Contagion instead tracked the spread of the invisible virus (rather than use a cute capuchin stand-in to materialise the end of mankind), killed off its protagonist A-listers randomly as any virus would, and portrayed its heroes as entirely normal folk without burnished six-packs willing to give their lives -and all to a backdrop of society barely keeping it together. And so it has come to pass. Motherflipping has it indeed.
News of a relevant vaccine and that everything will be back to normal by Spring is keeping us waiting in bated, slightly laboured breath, and starting to rattle the cage already at who gets it first. Unemployment has hit 5%, which is actually much better than expected, though its hardest hitting to the young, already lumped with a zero contract future before all this. Domestic violence is again at crisis levels and kids apparently are forgetting how to use knife and fork, as relayed by the BBC in desultory, tutting tones (okay in reality it’s about kids reverting back to nappies and no longer bothering to read since school’s been out for so long).
Keeping our head up, above water, above stooping for the last beer or stooping when we don’t get it is the battle scene that’s really playing. Just getting on with it, and trying to exact a slobbery, slothenly form of happiness behind the drawn curtains is work enough. Who gives a shit if kids eat out of packets in front of the telly, it’s not actually causing harm, unless it is all crisps and corn you terrible deserve-to-be-downtrodden parent you!

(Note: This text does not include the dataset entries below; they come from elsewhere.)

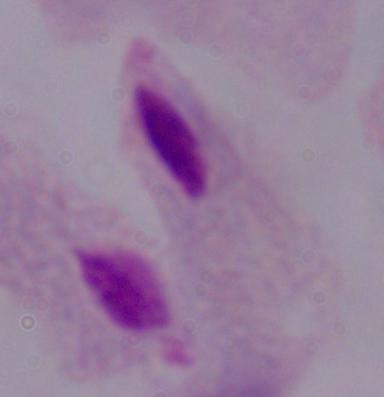
A trichomonad is seen. 1000x magnification. Micrograph.Assess this cell for malaria.
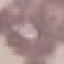

Uninfected.

Giemsa stain. Automatically extracted cell patch, resized to 64 × 64 pixels. Acquired by smartphone through the microscope eyepiece. Thin blood film.Name the blood parasite species.
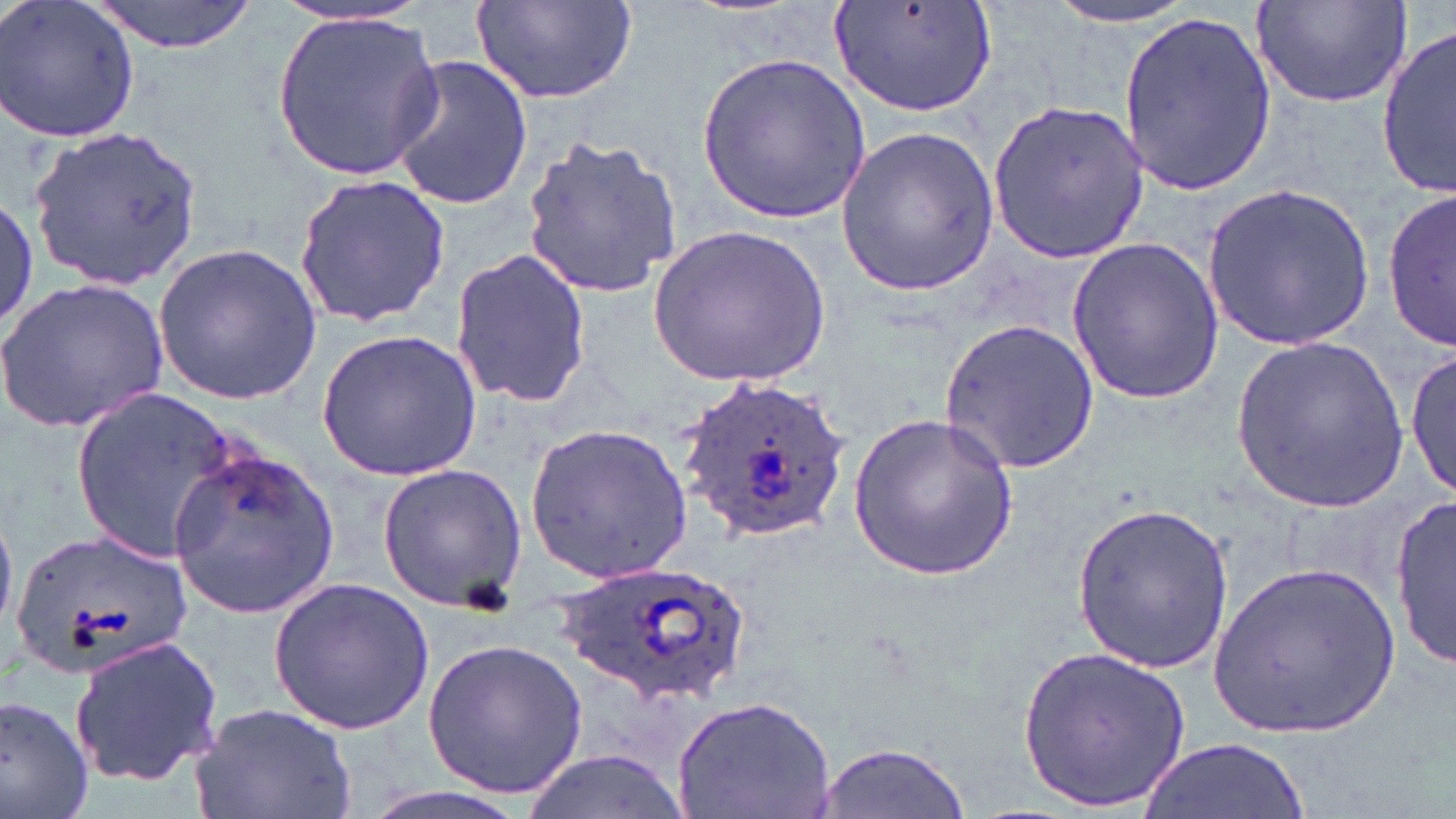

Plasmodium ovale.

Summary:
  - Coordinate format: approximate bounding boxes as [x1, y1, x2, y2] in pixels
  - Uninfected red blood cell locations: [88, 0, 259, 55], [471, 0, 639, 107], [827, 0, 998, 116], [1, 1, 138, 144], [1251, 2, 1413, 110], [1042, 3, 1204, 28], [269, 9, 444, 179], [1118, 10, 1277, 196], [1378, 21, 1455, 200], [699, 51, 872, 227], [388, 54, 533, 211], [987, 99, 1148, 263], [30, 125, 206, 290], [834, 128, 1000, 296], [522, 134, 685, 300], [294, 175, 450, 328], [1202, 180, 1374, 350], [1382, 189, 1456, 355], [0, 192, 39, 329], [650, 223, 830, 386], [1065, 239, 1223, 407], [153, 242, 323, 407], [448, 247, 593, 410], [0, 272, 172, 435], [940, 316, 1099, 474], [316, 328, 484, 481], [1231, 336, 1412, 517], [1408, 345, 1455, 501], [71, 385, 241, 560], [849, 408, 1021, 585], [527, 422, 696, 586], [167, 443, 341, 621], [377, 463, 528, 611], [1392, 497, 1454, 669], [1067, 502, 1239, 673], [10, 525, 192, 683], [1208, 560, 1399, 741], [265, 576, 437, 736], [67, 632, 223, 787], [421, 636, 588, 799], [1018, 642, 1194, 812], [0, 692, 95, 819], [672, 694, 837, 819], [192, 699, 359, 819], [1137, 737, 1312, 819], [810, 740, 975, 818], [517, 747, 690, 819]
  - Plasmodium ovale-infected red blood cell locations: [677, 376, 850, 545], [562, 565, 743, 704]
  - Preparation: thin blood smear
  - Modality: optical microscopy
  - Image size: 1456×819 pixels
  - Field of view: single
  - Magnification: 1000x
  - Stain: May-Grünwald-GiemsaIdentify the parasite.
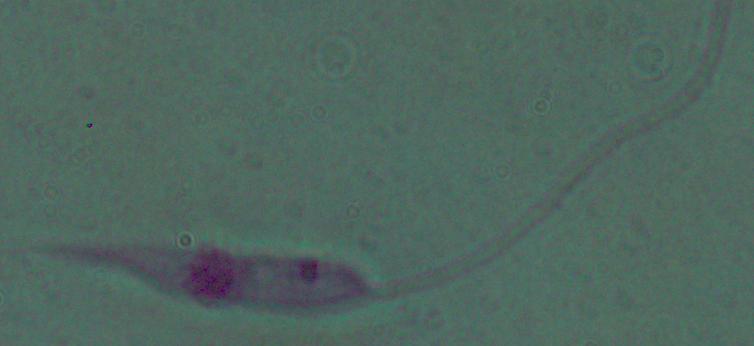

This is Leishmania.

modality = micrograph
magnification = 1000x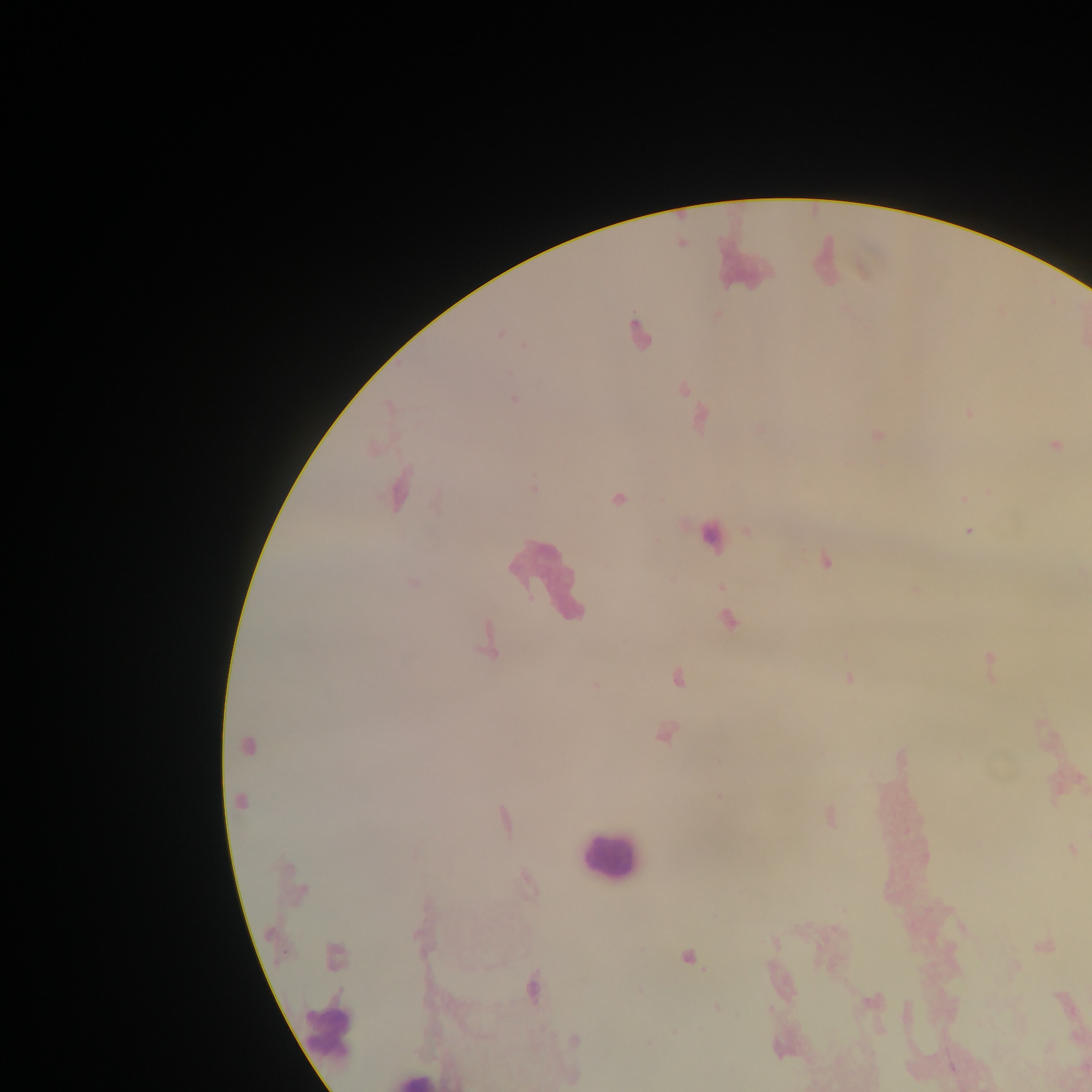

Approximate centers as x y in pixels. Malaria parasite locations: 500 334; 515 398; 1055 445; 397 492; 964 499; 618 500; 968 531; 826 560; 728 620; 488 641; 991 665; 677 679; 849 679; 596 684; 665 734; 248 746; 900 758; 240 802; 829 817; 503 820; 1072 849; 773 943; 1044 947; 335 957; 688 958; 532 988; 872 1002; 717 1008; 575 1040; 952 1067. Leukocyte locations: 741 252; 824 260; 710 535; 549 577; 609 854; 329 1029; 412 1080. Image is 1092×1092 pixels. Mobile-phone photograph taken through the microscope. Thick blood film. Sample from Ghana. One field of view.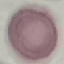
Summary:
  - Malaria status: uninfected
  - Preparation: thin blood film
  - Stain: Giemsa
  - Image type: automatically extracted cell patch, resized to 64 × 64 pixels
  - Capture: smartphone camera at the microscope eyepiece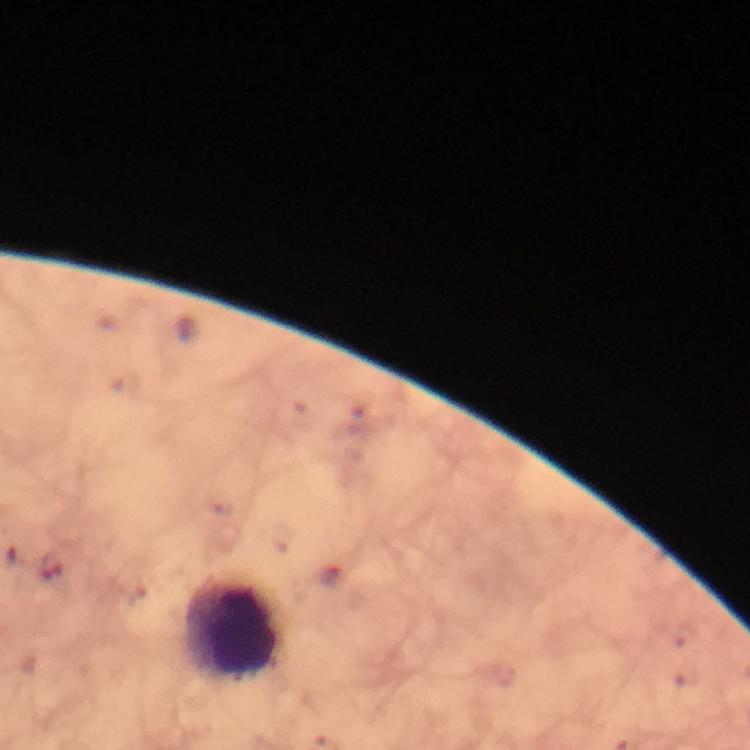 Approximate object centers, in pixels from the top-left corner. Malaria parasite locations: (x=49, y=567). Leukocyte locations: (x=235, y=629). Thick blood smear. Immersion oil applied. Image is 750×750 pixels. Giemsa stain. Cropped region of a single field of view. Photographed through the microscope with a smartphone camera. At 100x magnification. From a malaria diagnostic workup.Assess the morphology of the erythrocytes.
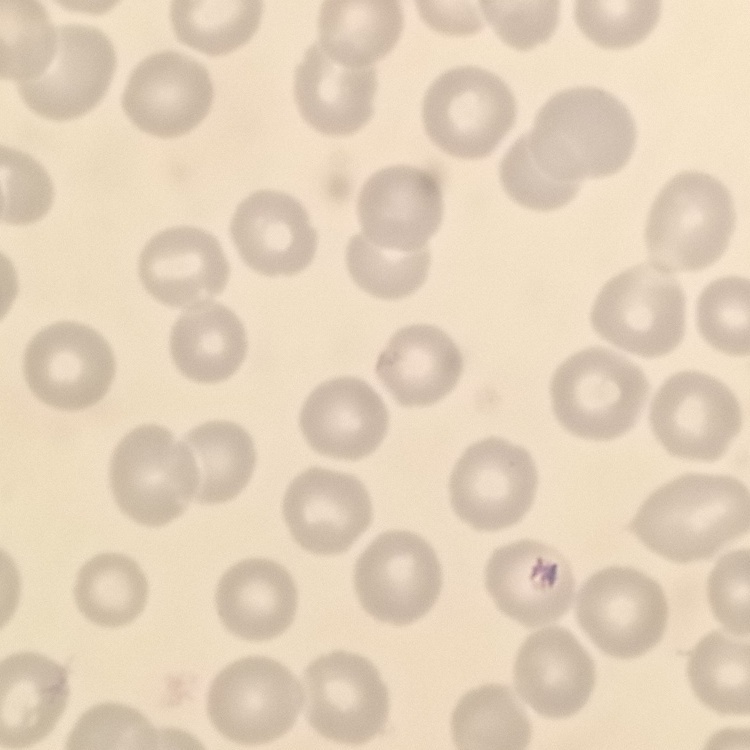
They show no rouleaux formation.

Field's or Giemsa stain. One tile cut from a larger photomicrograph. Thin blood smear.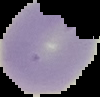 Result: no malaria parasites seen. Image is 100×97 pixels. From a thin blood smear. Segmented cell region on a black background.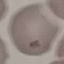 Result: no malaria parasites detected. Thin blood film. Giemsa-stained preparation. Photographed with a smartphone camera at the microscope eyepiece. Automatically extracted cell patch, resized to 64 × 64 pixels.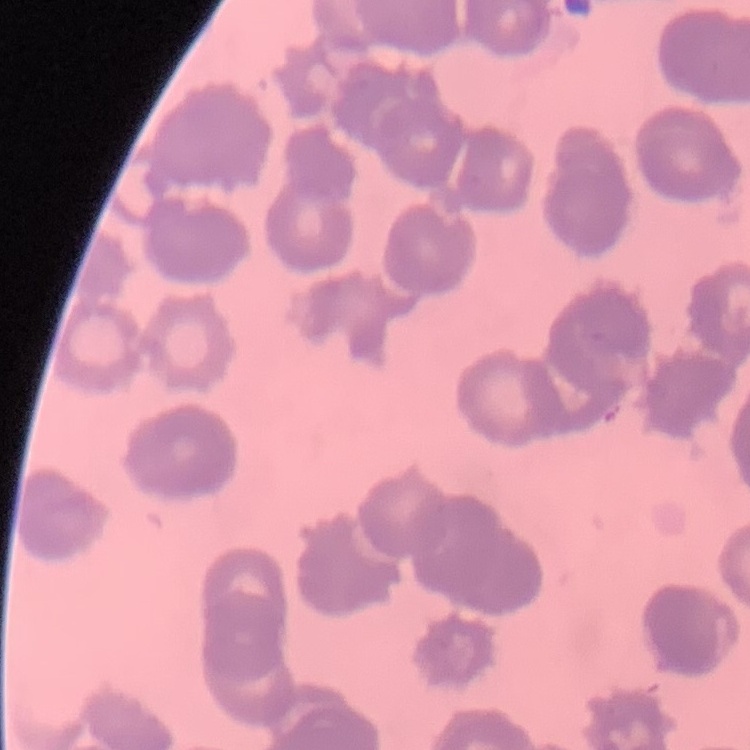

red blood cell morphology = rouleaux formation
image type = square crop of a larger photomicrograph
preparation = thin blood film
stain = Field's or Giemsa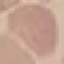

Summary:
  - Malaria status: uninfected
  - Preparation: thin blood smear
  - Stain: Giemsa
  - Capture: smartphone through the microscope eyepiece
  - Image type: cell patch, automatically extracted from a larger field of view and resized to 64 × 64 pixels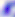
Summary:
  - Identification: Toxoplasma gondii
  - Modality: micrograph
  - Magnification: 400xName the parasite shown.
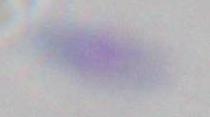
Toxoplasma gondii.

Summary:
  - Modality: photomicrograph
  - Magnification: 1000x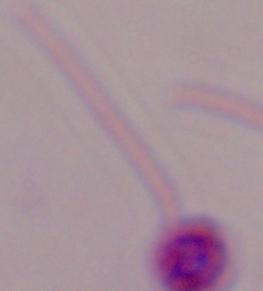

1000x magnification. Photomicrograph. A Leishmania parasite is shown.Report the malaria status of this cell.
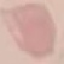
It is uninfected.

image type = automatically extracted cell patch, resized to 64 × 64 pixels
capture = smartphone through the microscope eyepiece
stain = Giemsa
preparation = thin blood filmIdentify the parasite.
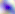
This is Toxoplasma gondii.

400x magnification. Micrograph.Classify this cell by malaria status.
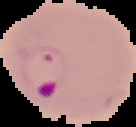
Parasitized.

Summary:
  - Image type: segmented cell region on a black background
  - Image size: 136×127 pixels
  - Preparation: thin blood smearClassify this cell by malaria status.
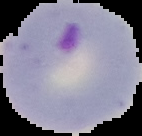
Parasitized.

Summary:
  - Image type: segmented cell region on a black background
  - Image size: 142×136 pixels
  - Preparation: thin blood film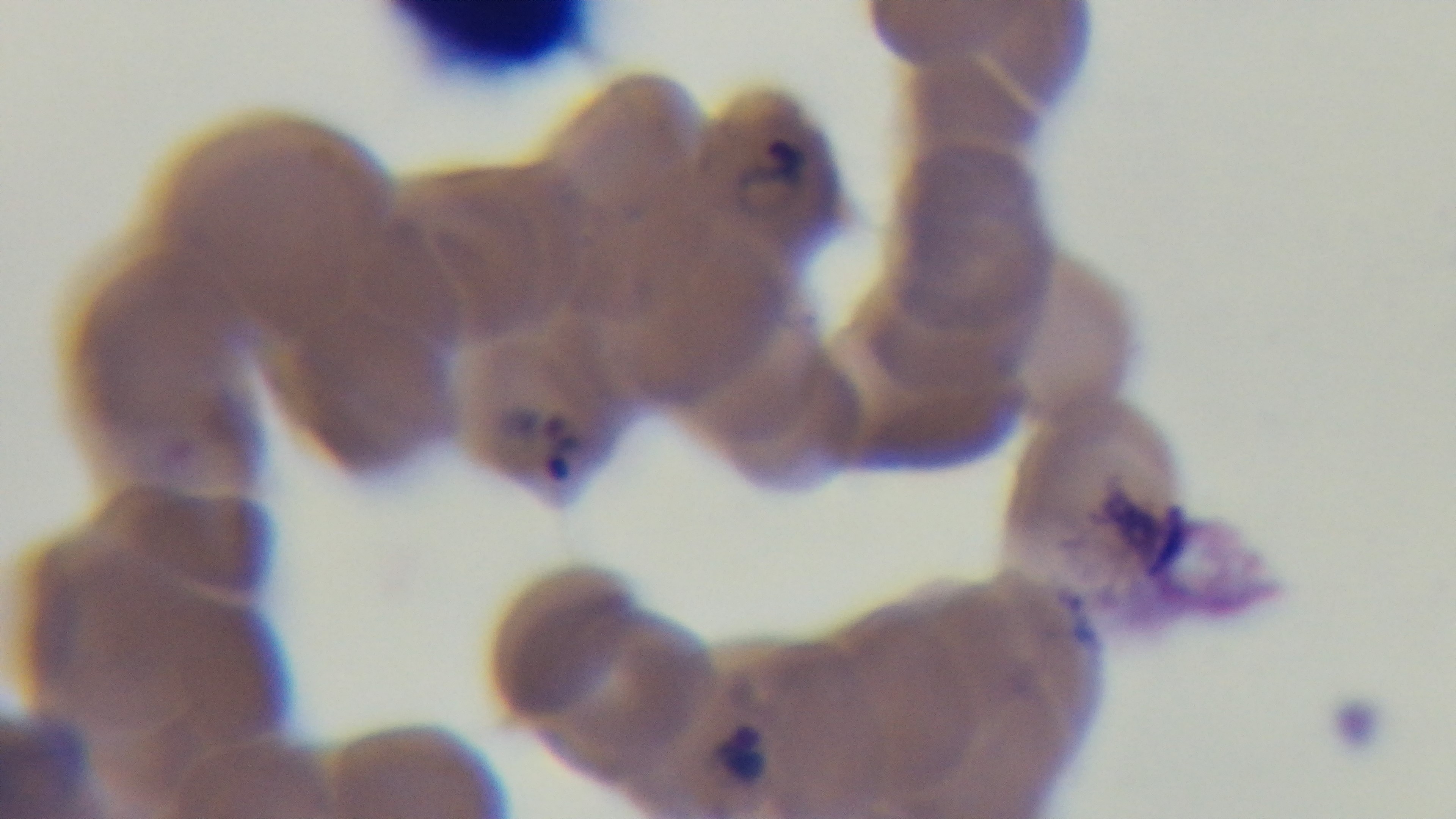

Summary:
  - Field of view: single
  - Objective: 100x oil immersion
  - Stain: Giemsa
  - Capture: mounted 4K digital camera
  - Malaria status: positive
  - Preparation: thin
  - Modality: light microscopyAssess this cell for malaria.
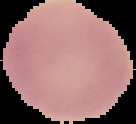
Uninfected.

Summary:
  - Image type: segmented cell region on a black background
  - Preparation: thin blood film
  - Image size: 136×124 pixelsName the parasite shown.
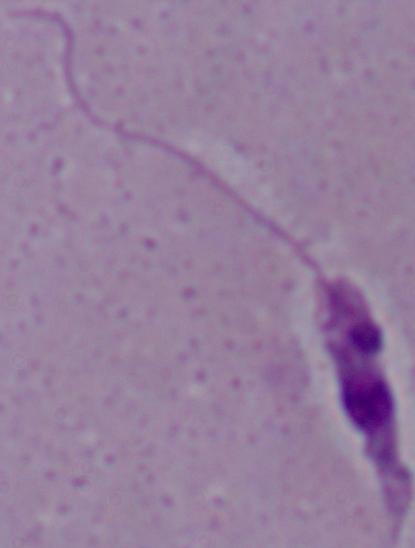
This is Leishmania.

modality = micrograph
magnification = 1000x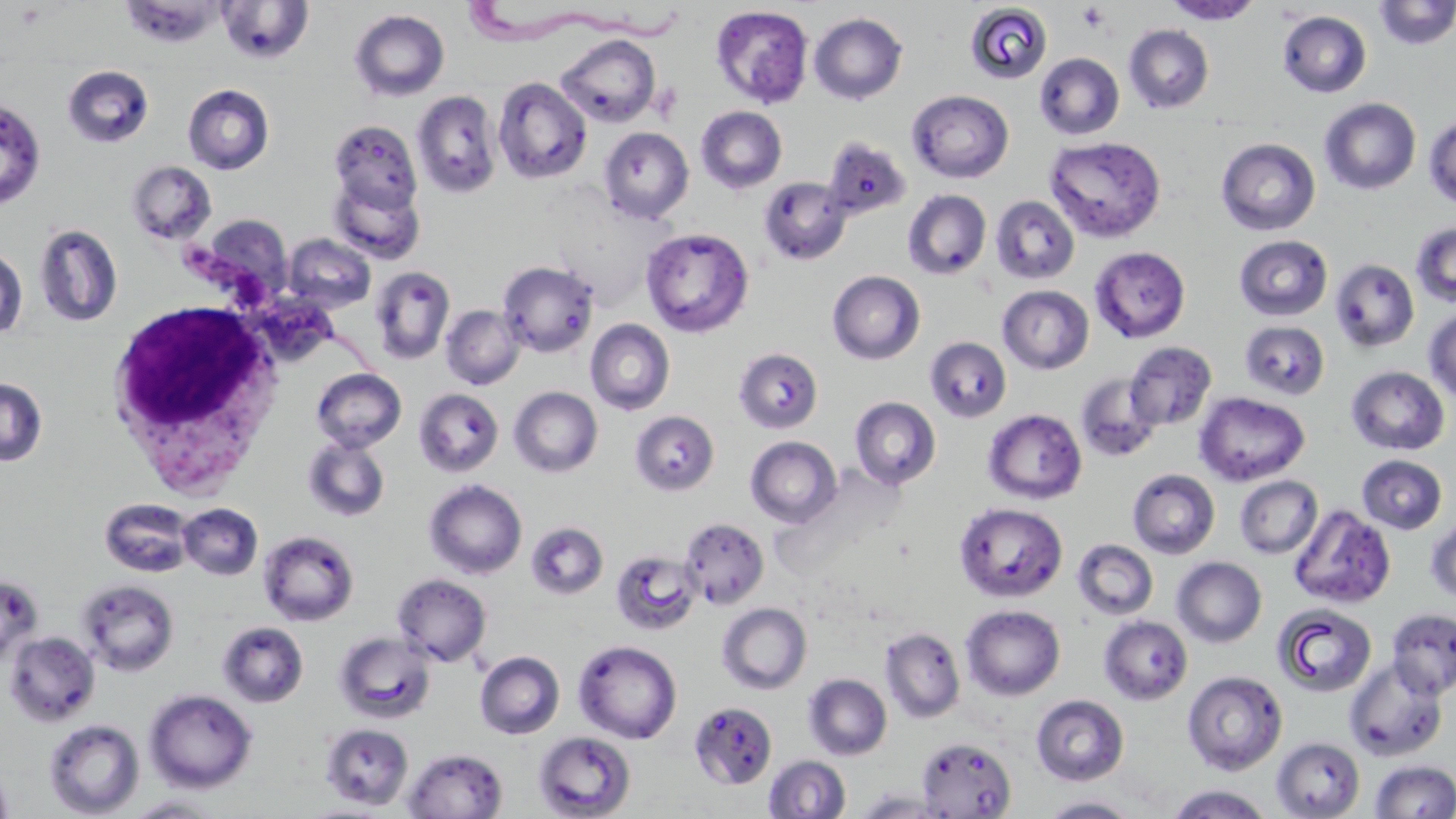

My shining saviour will come in the form of a proper B-movie methinks, while stuffing nachos in my face (can give up on the diet now, which can fuck right off back to celeriac hell). According to the Top 13 werewolf movies, I should check out Bad Moon (1996). “Half Man. Half Wolf. Total Terror.” Can’t flipping wait.
Time to live again, renewed.
Oh, and Jim, if you’re out there, call me.